Tag: adult

  • A Very Funny Chat – Warning: Adult Themes

    I love the people I chat with on Skype. Most are irreverent and simply don’t take life too seriously. Well, actually they take a small bit of life  very seriously.

    It was my friend Tommy’s birthday and I skyped him to wish him well (to be honest I was prompted by Skype – a feature I have loved forever!).
    You may know him from such twitter profiles as @kode4food – where he plays a grouchy, irreverent developer/maker.

    Here is the transcript. Hope you cry laughing 😉

     

    Skype:

    It’s Tommy’s birthday today
    Forgot the birthday card? We can help – send them a Skype Gift Card instead.

    Me 10:27
    Hapy Birfday to you, Happy Birfday to you, Happy Birfday dear Tommy, Happy Birfday to you. Hip Hip Surgery!

    Tommy 10:35
    haha thanks!

    Me 11:40
    What you got planned?

    Tommy 12:17
    well.. my wife (soon to be) bought me a nice tobacco pipe.. I figured I’d smoke that a little bit, then have some indian food, then come back and smoke a little more. it’s a bit rainy today, so not much else can be done

    I figure now that i’m 41 and I’ve spent most of my life playing it safe, it’s time to throw caution to the wind and start smoking

    Me 12:19
    dude – thats is stupid idea

    Tommy 12:19
    nah!
    not like I’ll be a chain smoker, 
    it’s a fucking pipe after all

    Me 12:19
    dude – its a fucking filthy habit

    Tommy 12:19
    I’m a filthy filthy man

    Me 12:20
    you always think its cool, but its filthy
    its like walking around with dried turd on your underpants filthy

    not 90 year old man fucking a 21 year old hottie filthy

    Tommy 12:20
    ha

    Me 12:20
    easy to confuse I know

    Tommy 12:21
    who says I don’t already walk around with dried turd in my shorts?

    Me 12:21
    but your clothes will stink like an ashtray and
     your wife (soon to be) will stop kissing you

    I swear

    Tommy 12:21
    brb
    nah, she won’t

    Me 12:21
    and your pseudo kids will learn that you don’t respect yourself, not really

    and will subliminally not respect you, all because papa hittin the old man pipe

    Tommy 12:22
    I think they already know that
    god, if they only knew me in my twenties

    Me 12:23
    you will be such a conformist when you smoke this, you will join the ranks of the can’t think for themselves

    Tommy 12:23
    I smoked weed like a chimney from the time I got home til the time I went to bed

    Me 12:24
    weed is an exception when you have brain cells to burn, dude you are on a downward spiral now re: brain cells

    Tommy 12:24
    comformists smoke pipes?

    Me 12:24
    you need the ones you have to help you keep from being incontinent and drooling uncontrollably
    a 41 year old who can’t control his own bowel movements, well that is just wrong.

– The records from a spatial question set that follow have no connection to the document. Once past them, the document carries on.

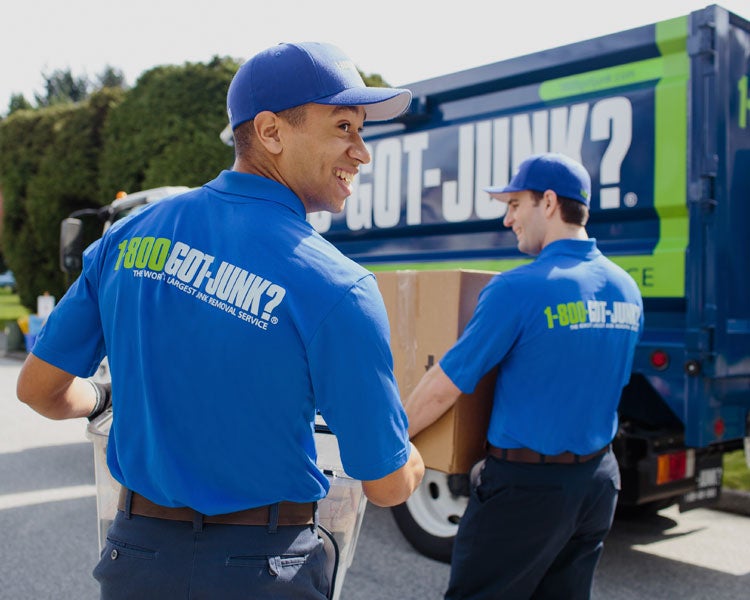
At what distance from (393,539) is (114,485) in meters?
3.43

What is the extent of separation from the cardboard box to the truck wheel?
3.60ft

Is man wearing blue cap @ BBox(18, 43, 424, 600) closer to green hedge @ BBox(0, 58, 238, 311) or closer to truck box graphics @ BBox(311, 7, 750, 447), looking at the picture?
truck box graphics @ BBox(311, 7, 750, 447)

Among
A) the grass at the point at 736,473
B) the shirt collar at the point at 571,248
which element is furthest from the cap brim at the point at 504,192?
the grass at the point at 736,473

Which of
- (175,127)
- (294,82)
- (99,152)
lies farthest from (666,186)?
(99,152)

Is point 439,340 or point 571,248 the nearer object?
point 571,248

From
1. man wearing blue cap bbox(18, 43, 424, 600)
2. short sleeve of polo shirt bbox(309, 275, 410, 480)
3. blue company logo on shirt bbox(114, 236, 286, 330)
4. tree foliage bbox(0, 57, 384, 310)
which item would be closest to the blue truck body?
man wearing blue cap bbox(18, 43, 424, 600)

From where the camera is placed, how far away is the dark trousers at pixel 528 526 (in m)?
2.44

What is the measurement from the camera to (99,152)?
18.4m

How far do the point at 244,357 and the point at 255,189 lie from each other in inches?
12.9

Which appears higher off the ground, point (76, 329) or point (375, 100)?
point (375, 100)

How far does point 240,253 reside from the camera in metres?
1.38

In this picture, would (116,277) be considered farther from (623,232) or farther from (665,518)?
(665,518)

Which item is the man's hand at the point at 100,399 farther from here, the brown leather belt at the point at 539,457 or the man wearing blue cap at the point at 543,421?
the brown leather belt at the point at 539,457

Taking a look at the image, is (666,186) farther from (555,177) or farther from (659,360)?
(555,177)
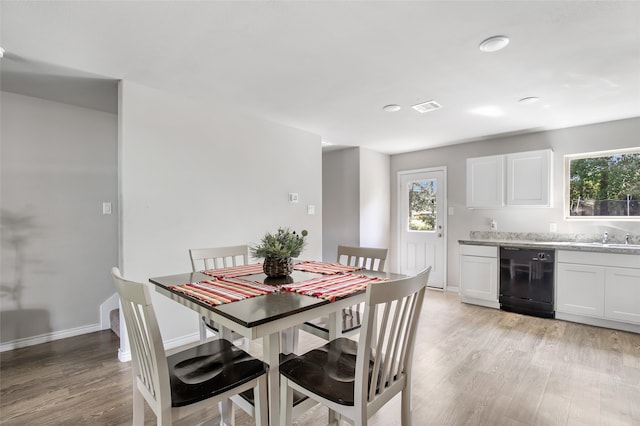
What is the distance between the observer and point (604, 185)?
3758 millimetres

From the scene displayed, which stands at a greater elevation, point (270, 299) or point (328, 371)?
point (270, 299)

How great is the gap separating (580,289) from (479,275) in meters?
1.02

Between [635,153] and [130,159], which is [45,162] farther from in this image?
[635,153]

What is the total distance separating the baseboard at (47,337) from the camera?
2.77 m

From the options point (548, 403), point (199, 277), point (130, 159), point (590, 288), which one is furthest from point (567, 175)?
point (130, 159)

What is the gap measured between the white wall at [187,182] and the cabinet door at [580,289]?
3229 millimetres

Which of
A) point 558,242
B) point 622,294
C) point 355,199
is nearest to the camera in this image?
point 622,294

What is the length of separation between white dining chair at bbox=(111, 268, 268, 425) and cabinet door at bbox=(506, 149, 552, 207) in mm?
4000

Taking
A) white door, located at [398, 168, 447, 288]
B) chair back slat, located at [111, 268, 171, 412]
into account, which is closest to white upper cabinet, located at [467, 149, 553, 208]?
white door, located at [398, 168, 447, 288]

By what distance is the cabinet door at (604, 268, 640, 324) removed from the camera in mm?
3062

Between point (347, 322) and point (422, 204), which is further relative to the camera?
point (422, 204)

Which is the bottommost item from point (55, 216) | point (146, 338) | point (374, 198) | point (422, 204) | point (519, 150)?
A: point (146, 338)

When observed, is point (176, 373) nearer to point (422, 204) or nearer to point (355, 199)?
point (355, 199)

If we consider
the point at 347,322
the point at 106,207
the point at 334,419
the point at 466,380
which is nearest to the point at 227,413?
the point at 334,419
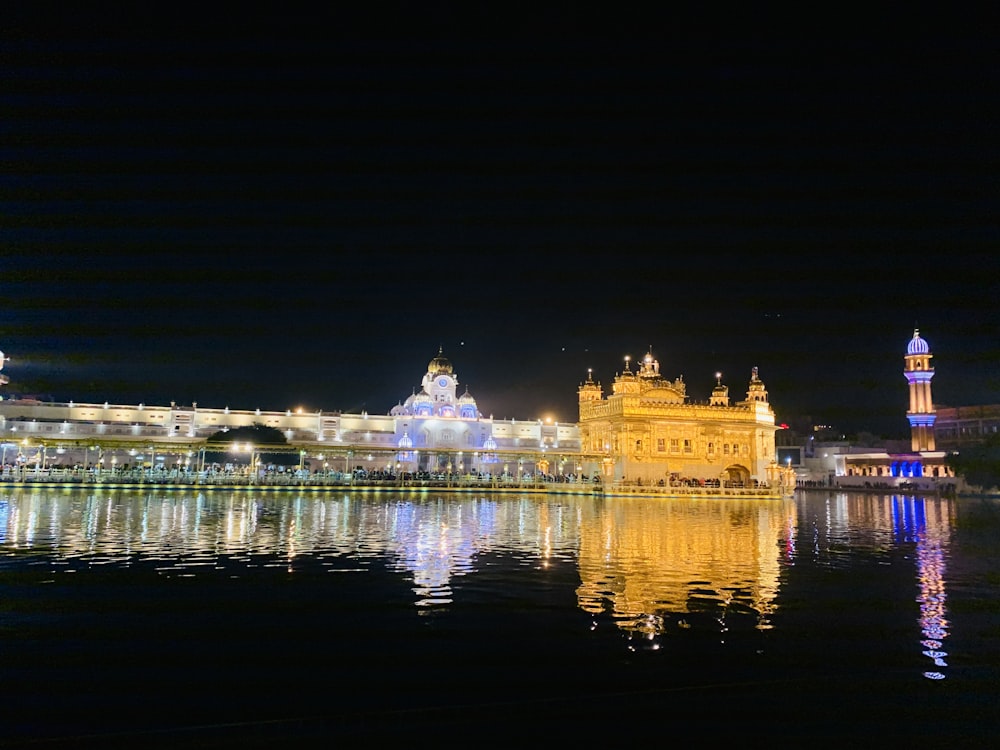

    yes – conformists smoke pipes. , fucking conformists

    Tommy 12:24
    too late!
    ha

    Me 12:25
    hahaha

    Tommy 12:25
    honestly, I don’t think I’ve ever seen anyone smoke a pipe… like ever

    Me 12:25
    dude – clearly you are hellbent on doing this
    so do it

    Tommy 12:26
    I tried cigars, but they’re a pain in the ass

    Me 12:26
    and then stop doing it
    BTW you’re not supposed to smoke cigars with your ass 
    (it is a great party trick though)

    I once saw this woman in Bangkok smoke a cigar with her pussy
    somethings you can’t unsee.

    I’m going to put this conversation on my blog by the way

    it is fucking class.
    I will change names to protect the innocent.

    Tommy 14:55
    then you don’t even want to know about my heroin overdose suicide pact
    I think I’d like to see the Bangkok trick
    just to say I saw it
    yes, please do
    Samsung says I should buy a Galaxy Note 10 for Mom
    what’s the address of this here blog you’re gonna write?

    Me 14:59
    i will post the link once I have it – it’s one of those cheap market tricks where you don;t get to see what you;re buying. I always wanted to pull one of those scams, so now I will. With a blog post (how fucking lame!)

    I hope you enjoyed it for the crass, uncensored but thoroughly hilarious skit it is.  If not, thanks for dropping by – you might want to check out Prudes Anonymous while you’re about.